Выдохшаяся, я сворачиваюсь калачиком под одеялом и смотрю на подоконник, на котором нет ничего, кроме нескольких фотографий. Мы с Эндрю за праздничным столом на моем последнем дне рождения; свечи горят у меня прямо под подбородком, отчего кажется, что мое лицо светится изнутри. Мы с Джесс на свадьбе ее сестры, обе в пурпурных платьях, с размазанным вокруг глаз макияжем. И еще одно маленькое семейное фото: мы трое стоим на ступеньках нашего дома в Коннектикуте. На мне комбинезон «Ош Кош», и я гордо показываю камере свой новый чемоданчик для завтрака «Чудо-Женщина»[8]. В этот день я впервые иду в детский сад и выгляжу при этом бесстрашной. Меня удерживает на месте лишь необходимость подождать секундочку, пока щелкнет фотоаппарат.

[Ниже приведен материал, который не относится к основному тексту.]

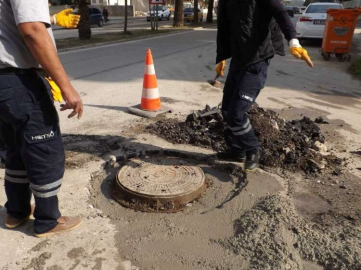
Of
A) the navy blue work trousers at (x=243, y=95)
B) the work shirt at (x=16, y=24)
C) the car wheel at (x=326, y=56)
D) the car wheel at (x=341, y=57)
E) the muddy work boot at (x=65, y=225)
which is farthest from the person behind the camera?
the car wheel at (x=326, y=56)

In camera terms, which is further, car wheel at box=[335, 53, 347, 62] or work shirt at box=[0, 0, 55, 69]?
car wheel at box=[335, 53, 347, 62]

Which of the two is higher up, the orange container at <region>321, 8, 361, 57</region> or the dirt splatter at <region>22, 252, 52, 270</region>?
the orange container at <region>321, 8, 361, 57</region>

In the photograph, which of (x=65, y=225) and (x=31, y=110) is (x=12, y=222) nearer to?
(x=65, y=225)

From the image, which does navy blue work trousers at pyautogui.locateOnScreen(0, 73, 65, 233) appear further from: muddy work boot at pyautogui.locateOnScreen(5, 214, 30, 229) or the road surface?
the road surface

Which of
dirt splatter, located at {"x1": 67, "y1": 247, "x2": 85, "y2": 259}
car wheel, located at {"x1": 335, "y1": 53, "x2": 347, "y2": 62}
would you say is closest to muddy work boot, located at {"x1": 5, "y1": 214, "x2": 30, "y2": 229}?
dirt splatter, located at {"x1": 67, "y1": 247, "x2": 85, "y2": 259}

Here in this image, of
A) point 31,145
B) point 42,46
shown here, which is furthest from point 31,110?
point 42,46

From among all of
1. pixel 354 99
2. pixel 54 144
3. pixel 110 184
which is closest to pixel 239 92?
pixel 110 184

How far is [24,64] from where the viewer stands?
7.02 ft

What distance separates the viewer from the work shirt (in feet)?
6.33

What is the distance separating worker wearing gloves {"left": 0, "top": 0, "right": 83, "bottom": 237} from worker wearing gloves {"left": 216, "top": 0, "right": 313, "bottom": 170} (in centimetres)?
158

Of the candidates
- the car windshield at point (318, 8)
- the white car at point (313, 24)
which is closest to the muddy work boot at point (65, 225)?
the white car at point (313, 24)

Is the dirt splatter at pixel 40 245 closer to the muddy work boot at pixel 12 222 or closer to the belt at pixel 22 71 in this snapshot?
the muddy work boot at pixel 12 222

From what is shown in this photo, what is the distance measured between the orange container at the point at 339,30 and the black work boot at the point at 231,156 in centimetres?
837

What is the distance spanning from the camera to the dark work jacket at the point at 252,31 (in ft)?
10.2
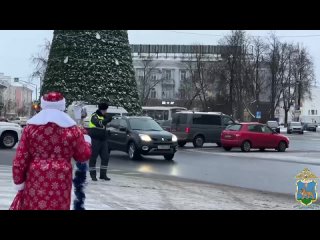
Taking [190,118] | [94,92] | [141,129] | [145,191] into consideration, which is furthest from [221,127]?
[145,191]

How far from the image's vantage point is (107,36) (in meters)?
30.8

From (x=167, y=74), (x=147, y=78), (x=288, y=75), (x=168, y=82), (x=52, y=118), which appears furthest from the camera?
(x=168, y=82)

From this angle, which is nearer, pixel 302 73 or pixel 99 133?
pixel 99 133

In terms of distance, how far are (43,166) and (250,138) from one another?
69.8ft

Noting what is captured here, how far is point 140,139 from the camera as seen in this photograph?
58.1 feet

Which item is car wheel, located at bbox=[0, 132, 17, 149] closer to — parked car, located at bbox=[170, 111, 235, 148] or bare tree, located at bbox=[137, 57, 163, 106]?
parked car, located at bbox=[170, 111, 235, 148]

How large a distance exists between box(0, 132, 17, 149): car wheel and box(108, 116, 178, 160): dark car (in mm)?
4699

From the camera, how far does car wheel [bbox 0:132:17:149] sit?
21.3 metres

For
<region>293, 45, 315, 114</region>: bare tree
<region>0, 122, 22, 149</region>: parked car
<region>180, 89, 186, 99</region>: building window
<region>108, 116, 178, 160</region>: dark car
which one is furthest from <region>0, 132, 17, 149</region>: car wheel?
<region>180, 89, 186, 99</region>: building window

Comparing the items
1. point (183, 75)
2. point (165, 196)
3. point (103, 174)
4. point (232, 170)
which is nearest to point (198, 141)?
point (232, 170)

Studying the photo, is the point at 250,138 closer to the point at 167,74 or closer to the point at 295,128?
the point at 295,128
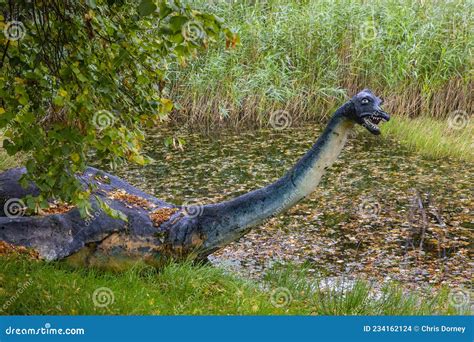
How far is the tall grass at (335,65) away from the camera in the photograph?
33.3 feet

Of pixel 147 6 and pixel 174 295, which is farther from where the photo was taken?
pixel 174 295

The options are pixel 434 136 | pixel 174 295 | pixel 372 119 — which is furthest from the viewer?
pixel 434 136

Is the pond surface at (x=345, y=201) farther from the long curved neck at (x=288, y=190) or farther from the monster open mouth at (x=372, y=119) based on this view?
the monster open mouth at (x=372, y=119)

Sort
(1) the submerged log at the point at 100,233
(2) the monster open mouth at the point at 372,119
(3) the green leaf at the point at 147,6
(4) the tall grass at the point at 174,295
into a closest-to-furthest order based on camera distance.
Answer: (3) the green leaf at the point at 147,6 → (4) the tall grass at the point at 174,295 → (1) the submerged log at the point at 100,233 → (2) the monster open mouth at the point at 372,119

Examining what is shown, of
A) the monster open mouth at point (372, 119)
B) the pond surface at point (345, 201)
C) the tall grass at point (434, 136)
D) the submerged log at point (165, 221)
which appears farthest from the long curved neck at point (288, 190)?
the tall grass at point (434, 136)

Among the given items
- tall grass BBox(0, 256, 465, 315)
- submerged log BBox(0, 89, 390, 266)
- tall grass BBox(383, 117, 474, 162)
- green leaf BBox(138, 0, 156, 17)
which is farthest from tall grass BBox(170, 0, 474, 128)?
→ green leaf BBox(138, 0, 156, 17)

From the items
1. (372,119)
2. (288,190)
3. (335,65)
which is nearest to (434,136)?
(335,65)

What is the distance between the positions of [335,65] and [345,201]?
3.82 metres

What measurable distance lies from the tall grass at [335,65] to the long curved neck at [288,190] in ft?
16.4

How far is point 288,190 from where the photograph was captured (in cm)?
511

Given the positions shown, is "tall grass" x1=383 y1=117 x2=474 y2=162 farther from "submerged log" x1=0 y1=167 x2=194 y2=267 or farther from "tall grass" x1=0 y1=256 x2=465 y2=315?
"submerged log" x1=0 y1=167 x2=194 y2=267

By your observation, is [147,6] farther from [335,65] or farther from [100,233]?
[335,65]

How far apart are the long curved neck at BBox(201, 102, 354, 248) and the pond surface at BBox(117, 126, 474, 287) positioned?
1.55 ft

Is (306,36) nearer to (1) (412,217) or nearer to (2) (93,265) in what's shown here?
(1) (412,217)
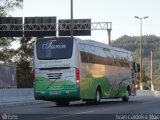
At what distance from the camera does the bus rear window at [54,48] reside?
1132 inches

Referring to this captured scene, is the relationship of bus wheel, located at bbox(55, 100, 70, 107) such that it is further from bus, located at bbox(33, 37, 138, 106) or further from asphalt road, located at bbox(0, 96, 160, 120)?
asphalt road, located at bbox(0, 96, 160, 120)

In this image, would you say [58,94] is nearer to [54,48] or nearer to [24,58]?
[54,48]

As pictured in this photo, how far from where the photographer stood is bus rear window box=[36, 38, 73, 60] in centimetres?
2875

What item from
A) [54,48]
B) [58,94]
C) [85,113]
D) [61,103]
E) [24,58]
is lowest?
[61,103]

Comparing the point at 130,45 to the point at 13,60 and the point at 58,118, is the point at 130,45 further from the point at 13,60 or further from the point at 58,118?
the point at 58,118

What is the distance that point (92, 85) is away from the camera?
30.4 m

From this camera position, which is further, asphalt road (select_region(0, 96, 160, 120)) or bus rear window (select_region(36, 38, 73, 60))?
bus rear window (select_region(36, 38, 73, 60))

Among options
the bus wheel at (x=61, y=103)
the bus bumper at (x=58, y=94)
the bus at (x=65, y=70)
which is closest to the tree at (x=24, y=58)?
the bus wheel at (x=61, y=103)

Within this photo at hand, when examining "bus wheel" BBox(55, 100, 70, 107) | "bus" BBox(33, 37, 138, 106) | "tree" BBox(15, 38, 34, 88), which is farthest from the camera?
"tree" BBox(15, 38, 34, 88)

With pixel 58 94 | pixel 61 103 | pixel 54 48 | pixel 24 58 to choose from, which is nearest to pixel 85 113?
pixel 58 94

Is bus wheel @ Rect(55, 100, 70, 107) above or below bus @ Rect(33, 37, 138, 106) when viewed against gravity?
below

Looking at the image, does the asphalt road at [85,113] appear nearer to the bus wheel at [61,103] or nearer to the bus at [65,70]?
the bus at [65,70]

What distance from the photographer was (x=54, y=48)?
94.7 ft

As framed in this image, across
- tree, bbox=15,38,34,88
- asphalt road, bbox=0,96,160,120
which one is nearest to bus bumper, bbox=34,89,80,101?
asphalt road, bbox=0,96,160,120
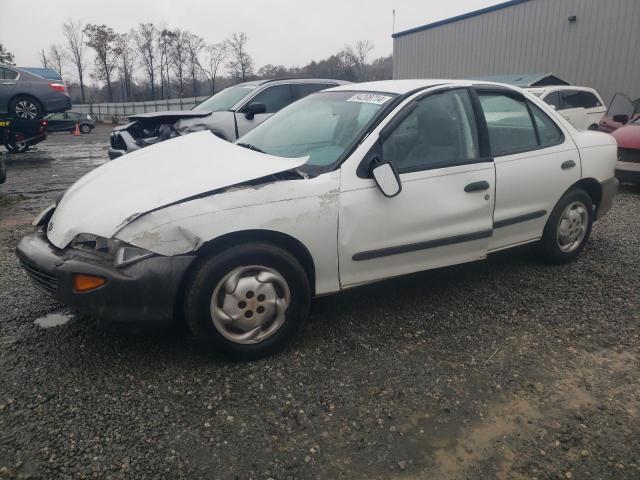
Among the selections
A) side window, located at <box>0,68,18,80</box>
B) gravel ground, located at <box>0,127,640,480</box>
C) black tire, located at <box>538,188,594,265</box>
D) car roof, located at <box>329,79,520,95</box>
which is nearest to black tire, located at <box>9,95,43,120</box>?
side window, located at <box>0,68,18,80</box>

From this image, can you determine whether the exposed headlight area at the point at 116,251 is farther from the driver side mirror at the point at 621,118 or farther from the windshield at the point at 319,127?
the driver side mirror at the point at 621,118

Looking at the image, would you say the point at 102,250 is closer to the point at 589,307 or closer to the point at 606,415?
the point at 606,415

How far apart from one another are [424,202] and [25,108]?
45.8 feet

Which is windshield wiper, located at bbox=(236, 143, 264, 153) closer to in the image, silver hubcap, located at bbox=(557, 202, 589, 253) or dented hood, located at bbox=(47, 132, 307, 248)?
dented hood, located at bbox=(47, 132, 307, 248)

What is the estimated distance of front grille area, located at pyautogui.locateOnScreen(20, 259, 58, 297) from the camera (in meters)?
2.67

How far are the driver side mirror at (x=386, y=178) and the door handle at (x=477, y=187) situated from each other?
2.19ft

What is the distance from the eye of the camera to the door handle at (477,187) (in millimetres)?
3413

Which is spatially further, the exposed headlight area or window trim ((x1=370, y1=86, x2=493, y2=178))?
window trim ((x1=370, y1=86, x2=493, y2=178))

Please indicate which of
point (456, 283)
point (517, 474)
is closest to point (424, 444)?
point (517, 474)

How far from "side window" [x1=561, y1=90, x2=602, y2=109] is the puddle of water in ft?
34.6

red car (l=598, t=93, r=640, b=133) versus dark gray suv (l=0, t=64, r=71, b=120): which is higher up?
dark gray suv (l=0, t=64, r=71, b=120)

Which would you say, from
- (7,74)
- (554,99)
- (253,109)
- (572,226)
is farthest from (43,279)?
(7,74)

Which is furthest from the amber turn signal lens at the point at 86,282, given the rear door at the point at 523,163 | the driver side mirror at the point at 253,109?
the driver side mirror at the point at 253,109

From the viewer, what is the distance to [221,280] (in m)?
2.69
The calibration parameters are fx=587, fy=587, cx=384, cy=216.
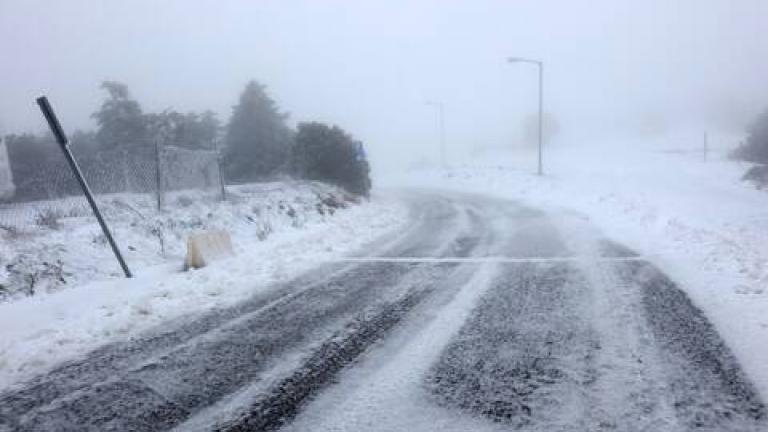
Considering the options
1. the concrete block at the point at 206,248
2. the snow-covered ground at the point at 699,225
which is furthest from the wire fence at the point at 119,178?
the snow-covered ground at the point at 699,225

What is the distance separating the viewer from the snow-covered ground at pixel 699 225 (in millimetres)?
6578

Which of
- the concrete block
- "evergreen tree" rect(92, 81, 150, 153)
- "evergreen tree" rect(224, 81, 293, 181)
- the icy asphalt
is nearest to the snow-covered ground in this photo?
the icy asphalt

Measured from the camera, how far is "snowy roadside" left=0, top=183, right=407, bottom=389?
6730 mm

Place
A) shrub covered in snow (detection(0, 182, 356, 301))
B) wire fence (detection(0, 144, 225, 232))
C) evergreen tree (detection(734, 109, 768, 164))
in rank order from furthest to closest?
evergreen tree (detection(734, 109, 768, 164)), wire fence (detection(0, 144, 225, 232)), shrub covered in snow (detection(0, 182, 356, 301))

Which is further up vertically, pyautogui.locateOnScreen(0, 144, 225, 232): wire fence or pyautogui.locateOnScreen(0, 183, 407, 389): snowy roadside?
pyautogui.locateOnScreen(0, 144, 225, 232): wire fence

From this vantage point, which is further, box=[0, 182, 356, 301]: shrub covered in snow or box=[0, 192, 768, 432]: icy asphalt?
box=[0, 182, 356, 301]: shrub covered in snow

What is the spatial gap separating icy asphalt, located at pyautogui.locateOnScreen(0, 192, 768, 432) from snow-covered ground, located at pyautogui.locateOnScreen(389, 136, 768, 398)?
0.38 m

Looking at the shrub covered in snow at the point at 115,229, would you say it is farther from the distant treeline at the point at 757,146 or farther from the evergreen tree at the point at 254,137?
the distant treeline at the point at 757,146

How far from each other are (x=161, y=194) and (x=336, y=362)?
1133 centimetres

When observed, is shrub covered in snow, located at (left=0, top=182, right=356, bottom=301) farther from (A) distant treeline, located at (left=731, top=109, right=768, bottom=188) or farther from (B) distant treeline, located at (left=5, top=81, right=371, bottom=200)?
(A) distant treeline, located at (left=731, top=109, right=768, bottom=188)

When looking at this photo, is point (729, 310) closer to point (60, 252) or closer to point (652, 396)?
point (652, 396)

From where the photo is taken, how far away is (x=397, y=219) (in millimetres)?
20516

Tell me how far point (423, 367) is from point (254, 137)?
42841 mm

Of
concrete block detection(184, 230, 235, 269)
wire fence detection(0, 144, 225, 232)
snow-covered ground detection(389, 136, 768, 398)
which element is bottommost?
snow-covered ground detection(389, 136, 768, 398)
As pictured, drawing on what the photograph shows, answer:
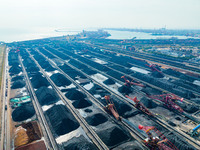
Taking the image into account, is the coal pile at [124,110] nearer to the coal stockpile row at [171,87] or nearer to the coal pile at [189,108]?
the coal pile at [189,108]

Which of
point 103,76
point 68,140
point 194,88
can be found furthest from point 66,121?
point 194,88

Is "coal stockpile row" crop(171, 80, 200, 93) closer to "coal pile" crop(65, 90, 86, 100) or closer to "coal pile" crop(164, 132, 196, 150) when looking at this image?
"coal pile" crop(164, 132, 196, 150)

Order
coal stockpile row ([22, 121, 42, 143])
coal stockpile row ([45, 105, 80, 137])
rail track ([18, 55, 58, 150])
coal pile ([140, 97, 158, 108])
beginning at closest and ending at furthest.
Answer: rail track ([18, 55, 58, 150]), coal stockpile row ([22, 121, 42, 143]), coal stockpile row ([45, 105, 80, 137]), coal pile ([140, 97, 158, 108])

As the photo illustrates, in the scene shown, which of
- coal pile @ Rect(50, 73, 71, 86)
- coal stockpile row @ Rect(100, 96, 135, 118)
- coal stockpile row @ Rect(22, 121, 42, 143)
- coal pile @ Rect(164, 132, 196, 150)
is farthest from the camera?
coal pile @ Rect(50, 73, 71, 86)

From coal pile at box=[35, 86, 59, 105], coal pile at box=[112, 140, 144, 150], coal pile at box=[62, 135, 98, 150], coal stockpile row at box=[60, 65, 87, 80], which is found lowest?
coal pile at box=[112, 140, 144, 150]

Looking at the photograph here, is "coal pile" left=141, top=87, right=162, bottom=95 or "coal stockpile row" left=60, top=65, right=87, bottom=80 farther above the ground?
"coal stockpile row" left=60, top=65, right=87, bottom=80

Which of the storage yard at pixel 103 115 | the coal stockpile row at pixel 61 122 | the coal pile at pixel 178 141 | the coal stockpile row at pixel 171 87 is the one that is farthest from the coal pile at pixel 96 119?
the coal stockpile row at pixel 171 87

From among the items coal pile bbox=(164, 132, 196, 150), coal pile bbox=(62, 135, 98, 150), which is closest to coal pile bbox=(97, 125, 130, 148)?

Сегодня ночью я оставляю включенным свет в ванной и дважды проверяю, заперта ли входная дверь. Я снова ложусь на середину своей кровати и делаю еще несколько «снежных ангелов». Но похоже, что это совершенно напрасное упражнение, поскольку, сделав движения руками вверх-вниз, я останавливаюсь точно в том же месте, откуда начинала.

Загрузка...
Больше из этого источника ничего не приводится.